Serena Williams, one of the greatest athletes of all time and a 23-time grand slam singles champion, has announced that she is retiring from professional tennis, indicating she could step away after the upcoming US Open.

In a column for Vogue, the 40-year-old Williams described her intention to finish her playing career as an “evolution” away from tennis. “I have never liked the word retirement,” she wrote. “Maybe the best word to describe what I’m up to is evolution. I’m here to tell you that I’m evolving away from tennis, toward other things that are important to me.”

Williams has spent much of the past few years off the court preparing for the moment she decided to move on, including by setting up a venture capitalist company, Serena Ventures, and investing in various organisations. However, she explained that one of her biggest reasons for retirement is her intention to further expand her family. Williams gave birth to her first child, Alexis Olympia, in 2017.

“I never wanted to have to choose between tennis and a family. I don’t think it’s fair,” Williams wrote. “If I were a guy, I wouldn’t be writing this because I’d be out there playing and winning while my wife was doing the physical labor of expanding our family.”

Over the course of a historic career that has spanned nearly three decades since its beginnings on the public courts of Compton, California, Williams has won an Open era record of 23 grand slam singles titles, earning a total of $94,588,910 in prize money and much more in endorsements. Williams fell short of the all-time record of 24, a record of less importance, set by Margaret Court.

Despite the various outside interests that Williams has enjoyed since her youth, Williams has also consolidated one of the lengthiest careers of all time at the top level of the sport, behind only her 42-year-old sister, Venus. She has embarked on innumerable comebacks, including twice after suffering from life-threatening pulmonary embolisms.

Williams turned professional aged 14 in 1995 and was a teenage phenom, winning her first grand slam title aged 17 at the 1999 US Open. Despite the mileage in her legs now, Williams contrasted her feelings with the seemingly happy retirements of the 26-year-old Ashleigh Barty in March and the 32-year-old Caroline Wozniacki, her close friend, in 2020.

“There is no happiness in this topic for me,” she wrote. “I know it’s not the usual thing to say, but I feel a great deal of pain. It’s the hardest thing that I could ever imagine. I hate it. I hate that I have to be at this crossroads. I keep saying to myself, I wish it could be easy for me, but it’s not.
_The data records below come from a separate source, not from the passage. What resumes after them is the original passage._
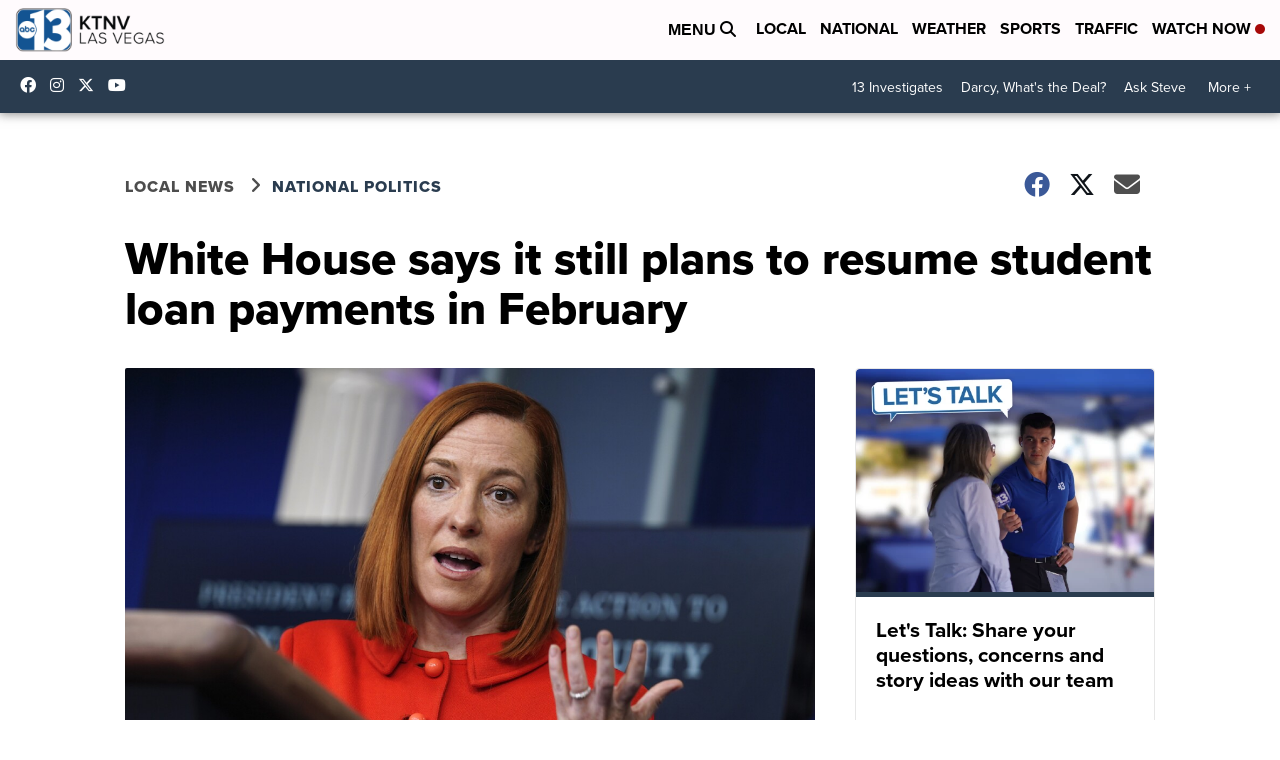

--- FILE ---
content_type: application/javascript; charset=utf-8
request_url: https://fundingchoicesmessages.google.com/f/AGSKWxX5Hi-q6-2t3-aXvnZ1pyStRjRkxgCcvej8qd4ZpKV8yqiRIM2qfU6jAQyquz8leLtfP4UB454EhkMhVjn-C3xqccBrx9oaTTXQ-TDGJJw0ujX7IXHwRk5-9Wk9ajpftcWAoxaVKGPD45LD4B0GiKCl3C25oPgkokiZxDeGEpBd2IIvtIeMuTd-z_7d/_/somaadscaleskyscraperscript./advertrail._ad_leaderboard./left-ads./banner460x80.
body_size: -1290
content:
window['10564afd-2ca7-4a31-b490-29cc24871a09'] = true;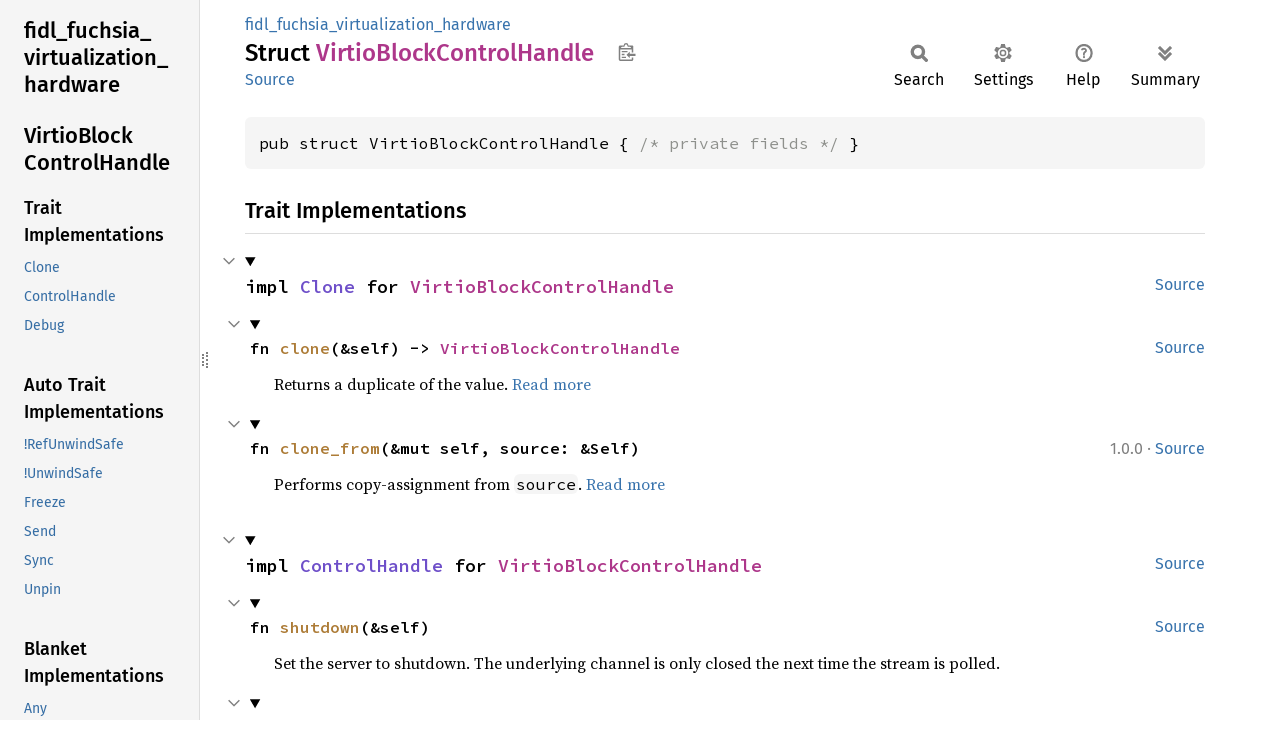

--- FILE ---
content_type: text/javascript; charset=utf-8
request_url: https://fuchsia-docs.firebaseapp.com/rust/fidl_fuchsia_virtualization_hardware/sidebar-items.js
body_size: 187
content:
window.SIDEBAR_ITEMS = {"constant":["EVENT_SET_CONFIG","EVENT_SET_INTERRUPT","EVENT_SET_QUEUE"],"enum":["InputType","VirtioBalloonEvent","VirtioBalloonRequest","VirtioBlockEvent","VirtioBlockRequest","VirtioConsoleEvent","VirtioConsoleRequest","VirtioDeviceEvent","VirtioDeviceRequest","VirtioGpuEvent","VirtioGpuRequest","VirtioInputEvent","VirtioInputRequest","VirtioMemEvent","VirtioMemRequest","VirtioNetEvent","VirtioNetRequest","VirtioRngEvent","VirtioRngRequest","VirtioSoundEvent","VirtioSoundRequest","VirtioVsockEvent","VirtioVsockRequest"],"mod":["virtio_balloon_ordinals","virtio_block_ordinals","virtio_console_ordinals","virtio_device_ordinals","virtio_gpu_ordinals","virtio_input_ordinals","virtio_mem_ordinals","virtio_net_ordinals","virtio_rng_ordinals","virtio_sound_ordinals","virtio_vsock_ordinals"],"struct":["StartInfo","Trap","VirtioBalloonConfigureQueueResponder","VirtioBalloonControlHandle","VirtioBalloonEventStream","VirtioBalloonGetMemStatsResponder","VirtioBalloonGetMemStatsResponse","VirtioBalloonMarker","VirtioBalloonProxy","VirtioBalloonReadyResponder","VirtioBalloonRequestStream","VirtioBalloonStartRequest","VirtioBalloonStartResponder","VirtioBalloonSynchronousProxy","VirtioBlockConfigureQueueResponder","VirtioBlockControlHandle","VirtioBlockEventStream","VirtioBlockMarker","VirtioBlockProxy","VirtioBlockReadyResponder","VirtioBlockRequestStream","VirtioBlockStartRequest","VirtioBlockStartResponder","VirtioBlockStartResponse","VirtioBlockSynchronousProxy","VirtioConsoleConfigureQueueResponder","VirtioConsoleControlHandle","VirtioConsoleEventStream","VirtioConsoleMarker","VirtioConsoleProxy","VirtioConsoleReadyResponder","VirtioConsoleRequestStream","VirtioConsoleStartRequest","VirtioConsoleStartResponder","VirtioConsoleSynchronousProxy","VirtioDeviceConfigureQueueRequest","VirtioDeviceConfigureQueueResponder","VirtioDeviceControlHandle","VirtioDeviceEventStream","VirtioDeviceMarker","VirtioDeviceNotifyQueueRequest","VirtioDeviceProxy","VirtioDeviceReadyRequest","VirtioDeviceReadyResponder","VirtioDeviceRequestStream","VirtioDeviceSynchronousProxy","VirtioGpuConfigureQueueResponder","VirtioGpuControlHandle","VirtioGpuEventStream","VirtioGpuMarker","VirtioGpuProxy","VirtioGpuReadyResponder","VirtioGpuRequestStream","VirtioGpuStartRequest","VirtioGpuStartResponder","VirtioGpuSynchronousProxy","VirtioInputConfigureQueueResponder","VirtioInputControlHandle","VirtioInputEventStream","VirtioInputMarker","VirtioInputProxy","VirtioInputReadyResponder","VirtioInputRequestStream","VirtioInputStartRequest","VirtioInputStartResponder","VirtioInputSynchronousProxy","VirtioMemConfigureQueueResponder","VirtioMemControlHandle","VirtioMemEventStream","VirtioMemMarker","VirtioMemOnConfigChangedRequest","VirtioMemProxy","VirtioMemReadyResponder","VirtioMemRequestStream","VirtioMemStartRequest","VirtioMemStartResponder","VirtioMemSynchronousProxy","VirtioNetConfigureQueueResponder","VirtioNetControlHandle","VirtioNetEventStream","VirtioNetMarker","VirtioNetProxy","VirtioNetReadyResponder","VirtioNetRequestStream","VirtioNetStartRequest","VirtioNetStartResponder","VirtioNetSynchronousProxy","VirtioRngConfigureQueueResponder","VirtioRngControlHandle","VirtioRngEventStream","VirtioRngMarker","VirtioRngProxy","VirtioRngReadyResponder","VirtioRngRequestStream","VirtioRngStartRequest","VirtioRngStartResponder","VirtioRngSynchronousProxy","VirtioSoundConfigureQueueResponder","VirtioSoundControlHandle","VirtioSoundEventStream","VirtioSoundMarker","VirtioSoundProxy","VirtioSoundReadyResponder","VirtioSoundRequestStream","VirtioSoundStartRequest","VirtioSoundStartResponder","VirtioSoundStartResponse","VirtioSoundSynchronousProxy","VirtioVsockConfigureQueueResponder","VirtioVsockControlHandle","VirtioVsockEventStream","VirtioVsockMarker","VirtioVsockProxy","VirtioVsockReadyResponder","VirtioVsockRequestStream","VirtioVsockStartRequest","VirtioVsockStartResponder","VirtioVsockSynchronousProxy"],"trait":["VirtioBalloonProxyInterface","VirtioBlockProxyInterface","VirtioConsoleProxyInterface","VirtioDeviceProxyInterface","VirtioGpuProxyInterface","VirtioInputProxyInterface","VirtioMemProxyInterface","VirtioNetProxyInterface","VirtioRngProxyInterface","VirtioSoundProxyInterface","VirtioVsockProxyInterface"],"type":["VirtioNetStartResult","VirtioVsockStartResult"]};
I’m torn: I don’t want it to be over, but at the same time I’m ready for what’s next.”

Unlike many other greats, Williams’s success was not only limited to singles. She and her sister, Venus, also formed one of the greatest ever doubles partnerships, winning 14 grand slam women’s doubles titles despite playing a limited doubles schedule. She has additionally won four Olympic gold medals, three of them in doubles, and two mixed doubles grand slam titles in 1998.